Three schools in St. Catharine’s and one school in Niagara Falls are linked to the Holy Cross Sisters’ teachers college – Collège Régina Assumpta – in Cap-Haitien, Haiti.  In each of the last three years, groups of students and teachers from Saint Paul High School and Holy Cross High School have travelled to Haiti on a Third World immersion experience.  From their pilgrimage this year, these schools will direct more than $20,000 to help support this vitally important teachers’ college.  And these funds will be matched by a Canadian foundation.
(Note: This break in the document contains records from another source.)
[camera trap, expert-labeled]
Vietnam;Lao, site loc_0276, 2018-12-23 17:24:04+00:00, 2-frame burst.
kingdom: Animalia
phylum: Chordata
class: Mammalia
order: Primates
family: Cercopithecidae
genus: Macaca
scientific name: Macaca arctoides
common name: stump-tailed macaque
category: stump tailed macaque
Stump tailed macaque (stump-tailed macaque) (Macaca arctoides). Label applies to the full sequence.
And in Port Colborne, Lakeshore Catholic high school has become affiliated with Brother Ron Rumbolt and Father Lloyd Bechamp, members of the English Canadian Province working in Dominica in the West Indies.  Lakeshore Catholic, too, has had students and teachers visit Dominica and so there is a strong identification and an awareness of the social and economic needs in this very poor Caribbean island.  Money raised at Lakeshore Catholic will be directed to Dominica.

The “Pilgrimage for the Third World” has become the centrepiece of the life of these Catholic high schools.  Each pilgrimage experience is a time for building community, putting feet on the gospel and learning about and contributing to the common good.  Each “pilgrimage” experience is an act of solidarity and an occasion to invite young people to grow in understanding and in embracing the option for the poor.

Perhaps the liturgical dance that served as the opening prayer for Notre Dame’s Eucharist expresses best the pilgrimage experience:



Based on Luke’s story of the poor man Lazarus and the rich man inside his secure walls, the dance depicts how the chains of ignorance and greed bind both the wealthy first world in indifference and the poor third world in material poverty.  And the dance shows forcefully how the light of God’s word is so necessary to break those chains that bind.  The pilgrimage has become a little piece of that gospel light --- the gospel with feet on it.